Dead of Spectrometry Facility CSNSM, France, George Audi stressed that India can consider taking up evaluation of fundamental quantities such as nuclear masses and join the international efforts.

He said, currently in the international efforts, 80 per cent of the evaluation is done by US scientists and non-US contribution is only 20 per cent. "I recommend that India can lead in the area of evaluation of nuclear data in South Asian region," Audi added.

Nichols said that IAEA has been involved in the formulations and maintenance of a wide range of atomic and nuclear databases for over 40 years. Most of these were brought together to work in unison through well defined IAEA coordinated research projects and more modest data Development Programmes, he said.       
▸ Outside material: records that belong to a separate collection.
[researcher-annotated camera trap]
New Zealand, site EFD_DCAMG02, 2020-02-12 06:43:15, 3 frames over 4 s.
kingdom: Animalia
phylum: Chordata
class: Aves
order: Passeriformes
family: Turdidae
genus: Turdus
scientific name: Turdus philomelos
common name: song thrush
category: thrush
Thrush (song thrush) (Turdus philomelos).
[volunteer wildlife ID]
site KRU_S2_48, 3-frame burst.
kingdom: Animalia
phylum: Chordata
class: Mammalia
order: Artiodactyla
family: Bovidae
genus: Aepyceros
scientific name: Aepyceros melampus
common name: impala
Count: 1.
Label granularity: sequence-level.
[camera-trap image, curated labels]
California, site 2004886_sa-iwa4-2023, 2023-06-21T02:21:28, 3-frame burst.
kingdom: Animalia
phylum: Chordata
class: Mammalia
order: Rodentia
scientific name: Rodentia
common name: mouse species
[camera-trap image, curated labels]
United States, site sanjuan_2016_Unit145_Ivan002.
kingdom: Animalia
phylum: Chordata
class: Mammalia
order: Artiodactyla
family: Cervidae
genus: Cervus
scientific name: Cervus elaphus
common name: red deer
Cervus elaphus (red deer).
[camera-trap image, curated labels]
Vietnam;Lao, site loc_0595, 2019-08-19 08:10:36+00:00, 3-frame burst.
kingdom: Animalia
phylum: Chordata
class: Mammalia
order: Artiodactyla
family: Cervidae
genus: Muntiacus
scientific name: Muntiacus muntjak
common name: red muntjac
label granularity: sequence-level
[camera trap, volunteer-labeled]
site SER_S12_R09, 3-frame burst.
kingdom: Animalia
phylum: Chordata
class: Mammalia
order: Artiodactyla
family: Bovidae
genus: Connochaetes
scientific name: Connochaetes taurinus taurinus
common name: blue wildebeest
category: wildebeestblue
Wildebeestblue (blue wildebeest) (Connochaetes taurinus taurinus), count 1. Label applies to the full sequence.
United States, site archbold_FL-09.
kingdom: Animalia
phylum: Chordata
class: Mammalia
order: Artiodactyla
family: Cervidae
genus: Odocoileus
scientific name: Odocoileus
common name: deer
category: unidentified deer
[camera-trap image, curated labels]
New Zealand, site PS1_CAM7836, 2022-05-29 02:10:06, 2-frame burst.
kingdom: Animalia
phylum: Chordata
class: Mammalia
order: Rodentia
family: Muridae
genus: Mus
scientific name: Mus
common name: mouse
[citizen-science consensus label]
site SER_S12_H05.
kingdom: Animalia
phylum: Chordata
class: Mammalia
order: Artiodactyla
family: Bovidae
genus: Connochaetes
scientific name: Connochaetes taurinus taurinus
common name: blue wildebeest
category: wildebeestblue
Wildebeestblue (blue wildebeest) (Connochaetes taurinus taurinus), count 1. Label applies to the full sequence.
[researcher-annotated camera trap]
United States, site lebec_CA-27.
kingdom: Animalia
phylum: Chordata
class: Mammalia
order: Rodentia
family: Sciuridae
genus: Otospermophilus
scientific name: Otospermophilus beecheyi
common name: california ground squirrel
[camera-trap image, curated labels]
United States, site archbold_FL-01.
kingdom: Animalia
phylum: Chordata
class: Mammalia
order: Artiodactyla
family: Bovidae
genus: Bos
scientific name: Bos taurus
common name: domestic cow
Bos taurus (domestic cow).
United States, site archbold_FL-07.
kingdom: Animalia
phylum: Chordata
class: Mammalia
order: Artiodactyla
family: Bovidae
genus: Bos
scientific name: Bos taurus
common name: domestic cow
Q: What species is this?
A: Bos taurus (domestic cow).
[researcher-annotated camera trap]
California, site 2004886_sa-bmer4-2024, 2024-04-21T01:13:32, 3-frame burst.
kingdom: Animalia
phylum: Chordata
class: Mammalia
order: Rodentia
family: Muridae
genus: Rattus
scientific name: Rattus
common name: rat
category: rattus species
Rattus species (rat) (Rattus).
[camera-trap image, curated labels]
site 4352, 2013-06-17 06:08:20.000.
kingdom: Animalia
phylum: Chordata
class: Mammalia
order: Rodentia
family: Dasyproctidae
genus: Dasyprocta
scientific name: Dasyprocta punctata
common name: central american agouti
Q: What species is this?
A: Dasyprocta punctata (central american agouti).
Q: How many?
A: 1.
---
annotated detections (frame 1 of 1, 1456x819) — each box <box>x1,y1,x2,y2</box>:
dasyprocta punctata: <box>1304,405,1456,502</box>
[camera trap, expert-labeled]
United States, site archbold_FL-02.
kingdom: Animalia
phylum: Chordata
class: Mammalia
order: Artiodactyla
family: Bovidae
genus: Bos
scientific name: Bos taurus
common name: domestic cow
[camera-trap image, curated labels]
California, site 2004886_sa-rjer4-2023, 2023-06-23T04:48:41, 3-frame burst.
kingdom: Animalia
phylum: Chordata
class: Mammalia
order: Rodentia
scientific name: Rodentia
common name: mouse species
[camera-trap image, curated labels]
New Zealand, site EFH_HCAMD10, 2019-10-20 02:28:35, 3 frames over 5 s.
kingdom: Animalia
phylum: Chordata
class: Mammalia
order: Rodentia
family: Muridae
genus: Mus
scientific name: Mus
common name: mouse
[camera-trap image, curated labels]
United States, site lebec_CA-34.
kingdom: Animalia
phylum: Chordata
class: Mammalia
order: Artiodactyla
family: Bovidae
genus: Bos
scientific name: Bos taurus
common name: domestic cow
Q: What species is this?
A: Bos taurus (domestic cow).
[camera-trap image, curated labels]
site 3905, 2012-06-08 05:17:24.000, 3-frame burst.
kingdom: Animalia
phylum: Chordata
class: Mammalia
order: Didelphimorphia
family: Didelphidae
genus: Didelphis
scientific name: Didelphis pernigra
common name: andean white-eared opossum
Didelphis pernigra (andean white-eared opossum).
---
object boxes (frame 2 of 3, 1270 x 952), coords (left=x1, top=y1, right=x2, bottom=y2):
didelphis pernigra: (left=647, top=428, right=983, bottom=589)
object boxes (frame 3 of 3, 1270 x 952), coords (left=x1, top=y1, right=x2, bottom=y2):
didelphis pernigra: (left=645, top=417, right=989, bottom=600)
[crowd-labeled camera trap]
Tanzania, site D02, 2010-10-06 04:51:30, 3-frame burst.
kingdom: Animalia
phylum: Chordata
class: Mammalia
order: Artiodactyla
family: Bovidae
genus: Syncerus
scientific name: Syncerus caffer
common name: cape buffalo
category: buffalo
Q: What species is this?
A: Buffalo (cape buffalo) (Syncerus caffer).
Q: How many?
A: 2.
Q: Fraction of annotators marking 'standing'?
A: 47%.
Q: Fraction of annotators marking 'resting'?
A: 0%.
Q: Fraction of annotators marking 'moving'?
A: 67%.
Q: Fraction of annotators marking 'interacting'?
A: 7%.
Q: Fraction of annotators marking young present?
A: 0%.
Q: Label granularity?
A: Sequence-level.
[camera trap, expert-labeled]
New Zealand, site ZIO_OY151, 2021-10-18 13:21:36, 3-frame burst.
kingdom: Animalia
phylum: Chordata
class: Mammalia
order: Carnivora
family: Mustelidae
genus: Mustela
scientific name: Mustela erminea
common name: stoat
Scientists from Bhabha Atomic Research Centre presented evaluated nuclear data for Thorium-Uranium Fuel cycle and on accelerators. Later, the workshop made a recommendation for setting up a formal national nuclear data centre as soon as possible, the workshop convenor and a senior BARC scientist Dr S Ganesan told PTI.

The IAEA expert said that the primary aim is to improve such data services to all users in the subcontinent.

Late last year, BARC had set up mirror site server for IAEA nuclear data base to to enable Indian nuclear engineers and physicists to access recommended good quality nuclear data rapidly and timely manner, he said.

Dr G Kim, Head, Accelerator Facility of Republic of Korea said the existing informed collaboration between India and Korea on 'Neutron time and flight experiments' will continue and invited Indian students to make use of his facility.